El programa se llama “MELI CONECTA” y fue impulsado por la Dirección de Innovación y Economía del Conocimiento. Contempla cuatro meses de workshops, capacitaciones y acompañamiento especializado para comerciantes y vendedores de la ciudad que quieran mejorar su presencia en la plataforma. Los que completen el ciclo recibirán asesoramiento personalizado de ejecutivos de la empresa y $100.000 para publicidad dentro del marketplace, además de acompañamiento para avanzar hacia la categoría de Mercado Líder.
La propuesta no carece de sentido: estar en las plataformas digitales es hoy una necesidad real para muchos negocios. El problema no es el contenido del programa, sino la forma. Adrián Lampazzi, presidente del CCISC, lo dijo sin rodeos: “Nos enteramos anoche por los medios. No nos llegó ninguna comunicación respecto de que se iba a realizar esta presentación”.

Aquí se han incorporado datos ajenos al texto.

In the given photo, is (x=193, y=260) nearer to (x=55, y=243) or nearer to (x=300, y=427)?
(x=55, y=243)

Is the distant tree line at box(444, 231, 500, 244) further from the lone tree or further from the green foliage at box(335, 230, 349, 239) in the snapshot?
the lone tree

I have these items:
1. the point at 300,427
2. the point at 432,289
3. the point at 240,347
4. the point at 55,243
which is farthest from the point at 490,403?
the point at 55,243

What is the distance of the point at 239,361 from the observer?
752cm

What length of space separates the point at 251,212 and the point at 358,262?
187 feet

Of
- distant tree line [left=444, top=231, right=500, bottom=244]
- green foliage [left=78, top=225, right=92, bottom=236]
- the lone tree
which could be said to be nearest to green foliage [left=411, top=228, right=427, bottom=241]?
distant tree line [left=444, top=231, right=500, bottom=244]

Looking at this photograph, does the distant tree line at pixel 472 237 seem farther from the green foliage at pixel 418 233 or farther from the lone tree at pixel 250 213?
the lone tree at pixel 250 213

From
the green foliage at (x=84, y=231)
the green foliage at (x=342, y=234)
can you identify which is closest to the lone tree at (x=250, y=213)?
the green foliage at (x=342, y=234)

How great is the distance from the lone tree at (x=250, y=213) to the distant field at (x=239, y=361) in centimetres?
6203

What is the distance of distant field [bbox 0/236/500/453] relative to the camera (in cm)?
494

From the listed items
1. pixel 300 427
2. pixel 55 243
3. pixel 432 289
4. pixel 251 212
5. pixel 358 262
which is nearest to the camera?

Lo que hace más llamativo el episodio es que el CCISC no está peleado con el municipio ni al margen de sus iniciativas. Todo lo contrario: la entidad participa activamente de “Concordia Negocios”, otra iniciativa municipal, y tiene actividades de networking coordinadas con la misma área de Economía del Conocimiento. Hay, en otras palabras, una relación de trabajo. Por eso Lampazzi consideró que “mínimamente se nos podría haber comentado”.
El dirigente fue cuidadoso al evaluar el contenido de “MELI CONECTA”: como no recibió información oficial, prefirió no pronunciarse. “No sabemos si es una capacitación, si es una venta de producto o cuál es exactamente el alcance. Por eso tampoco podemos valorar el contenido”, explicó. Una postura razonable, aunque también revela el nivel de desconexión que generó el anuncio.
En cuanto al fondo del asunto, Lampazzi no descartó las plataformas digitales. Reconoció que pueden ser una herramienta útil para sumar a lo que los comercios ya hacen, y que hoy funcionan principalmente como una vidriera. Pero la pregunta que queda flotando es más amplia: los comerciantes con local físico cargan con alquileres, servicios, salarios, cargas sociales y tributos en varios niveles del Estado. Capacitarlos para vender mejor en Mercado Libre puede ser un aporte, pero difícilmente resuelva esa ecuación de costos por sí solo.
El municipio tendrá que explicar cómo articula esta iniciativa con las demandas concretas del sector comercial y, de paso, por qué el interlocutor natural del comercio local tuvo que enterarse del anuncio por una gacetilla de prensa.